Le chef de la sécurité intérieure a ordonné à Seif de se présenter tous les jours, à partir du 13 juillet 2006, dans les locaux (de la sécurité intérieure), et cela continue aujourd’hui encore. Le 15 juillet 2006, immédiatement après avoir quitté le bureau (de la sécurité intérieure), il a été roué de coups par deux inconnus, qu’il a par la suite reconnus dans les locaux (de la sécurité intérieure) ; ils sont passés devant lui plusieurs fois, de façon provocatrice, lors de sa visite journalière obligatoire.
Damas, le 4 septembre 2006. »
[1] « Printemps de Damas » est le nom donné au réveil politique qui a balayé la Syrie après l’arrivée au pouvoir de Bashar, en juin 2000. Pendant près d’un an, de nombreuses associations visant à promouvoir la démocratie ont vu le jour en Syrie, dont l’association Jamal Al-Atassi, qui s’est proclamée en janvier 2001 association non gouvernementale pour le dialogue démocratique. Déjà en septembre 2000, une déclaration signée par 99 intellectuels syriens avait appelé à mettre fin à l’application des lois d’urgence en Syrie, à la libération des prisonniers politiques et à la réforme civile et politique. En juillet 2001, l’Association des droits de l’Homme de Syrie a vu le jour ; l’avocat Haythem Maleh a été élu à sa tête. Les espoirs de réforme ont commencé à s’amenuiser quand, en août 2001, les autorités syriennes ont procédé à une vague d’arrestations de réformistes, condamnés à plusieurs années de prison.
[2] Riad Seif était une figure dominante du « Printemps de Damas ». Il avait l’habitude d’organiser chez lui les réunions de l’Association nationale du dialogue, dont il était directeur. En 2001, il a été arrêté avec d’autres activistes du « Printemps de Damas ». Il fut accusé d’avoir essayé de changer la constitution par des moyens illégaux et condamné à cinq ans de prison. Il a été relâché en janvier 2006, après avoir écopé d’un peu plus de quatre ans de prison.
[3] http://www.metransparent.com/texts/riad_seif_beaten_by_security_agents.htm, le 5 septembre 2006
[4] Dans le cours des mois de janvier et de février 2006, de nombreux rapports ont paru dans les médias concernant plusieurs projets devant mener à la « loi des partis politiques syriens ». Selon ces rapports, la loi devait être publiée en avril, mais jusqu’à ce jour, aucune loi de ce type n’a été promulguée.
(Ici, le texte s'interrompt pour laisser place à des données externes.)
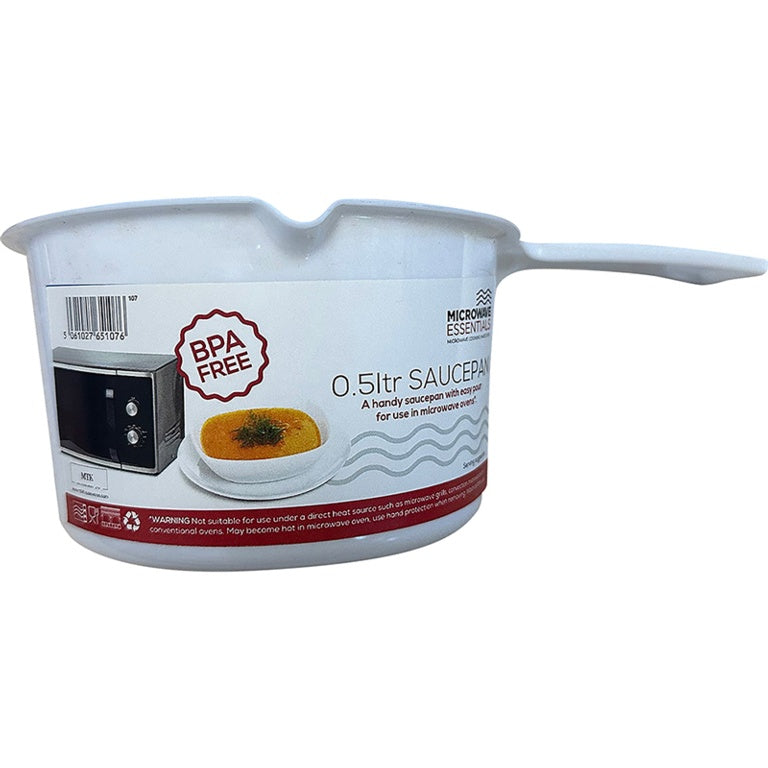 White Saucepan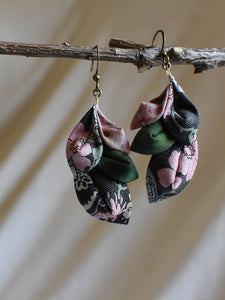 dancing leaf earrings for sale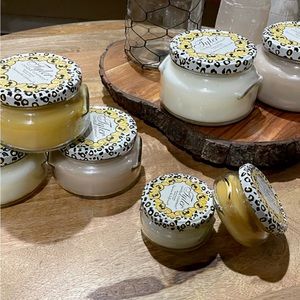 Tyler Candles - 3.4 oz Jar (1) Pineapple Crush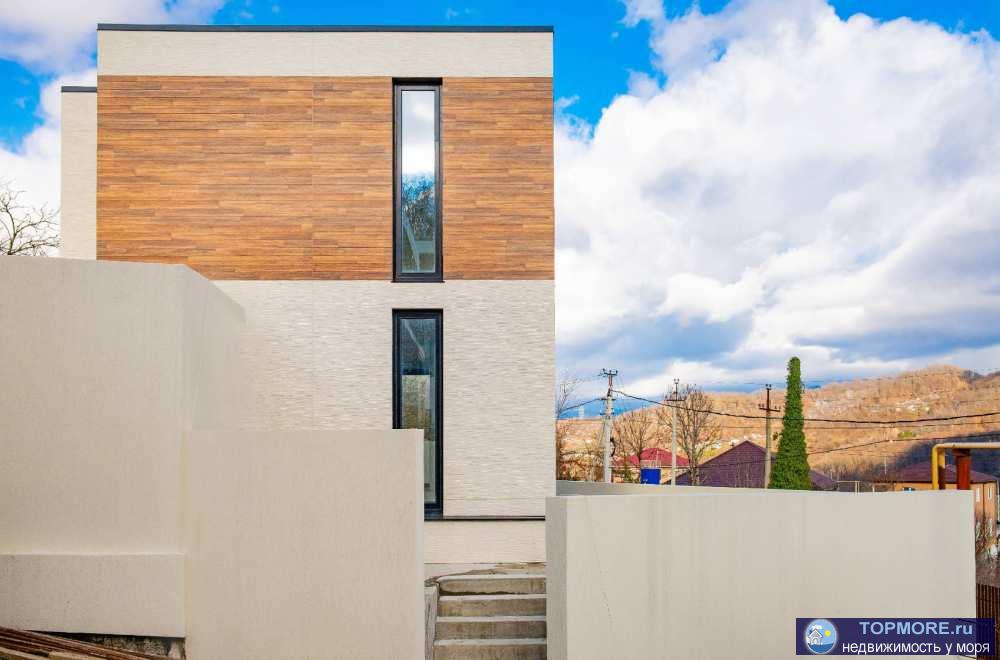 В продаже коттедж в Сочи, район Дагомыс, пос. Сергей-Поле.  Дом полностью готов. Общая площадь - 140 м2, сделан... - 1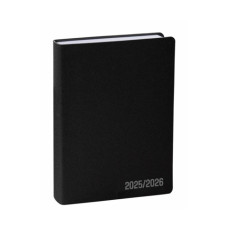 AGENDA GIORNALIERA QUO VADIS 12 MESI EUROTEXAGENDA 25/26 M GALAXY NERO - 12X17 CM AGENDA GIORNALIERA QUO VADIS 12 MESI EUROTEXAGENDA 25/26 M GALAXY NERO - 12X17 CM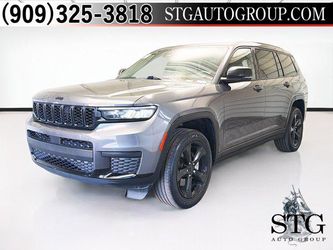 2021 Jeep Grand Cherokee L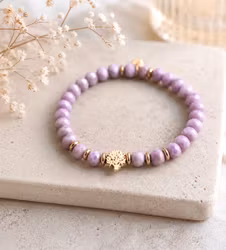 Sonata Jewellery Armbånd - Lilla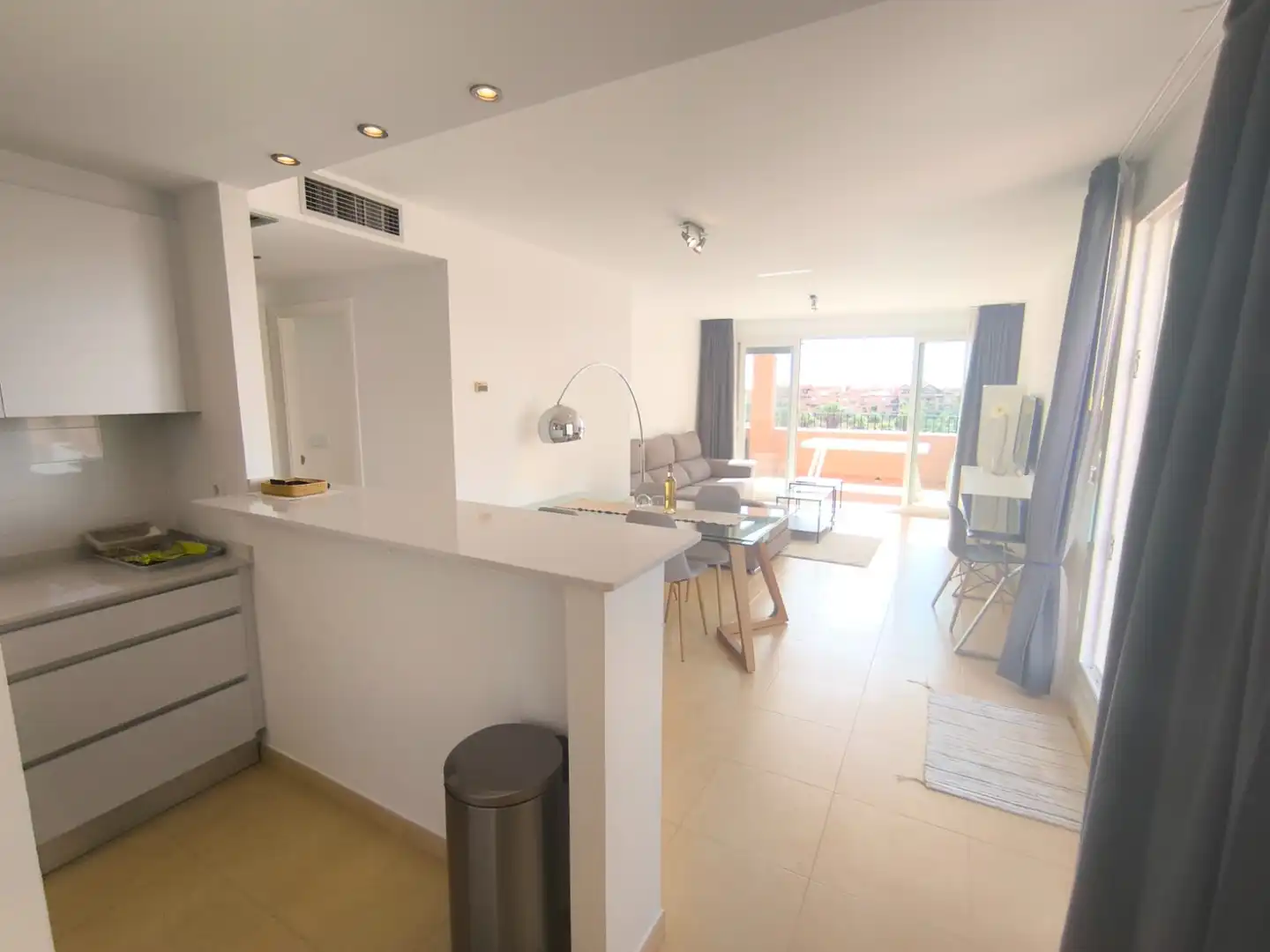 Penthouse mit Pool zum Verkauf in Mar Menor Golf, imagen 5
[5] En mars 2004, des affrontements ont opposé Kurdes et forces de sécurité syriennes dans la ville de Qamishli au nord de la Syrie, suite à des querelles et des insultes opposant les fans d’équipes de foot rivales, dont l’une était kurde. Quand les deux groupes de fans ont commencé à se battre, les forces de sécurité sont intervenues pour calmer les émeutes. Des dizaines de Kurdes ont été tués sous le feu des forces de sécurité et en conséquence, les émeutes se sont étendues les jours suivants à d’autres régions kurdes du nord de la Syrie, ce qui a entraîné des dizaines d’exécutions supplémentaires.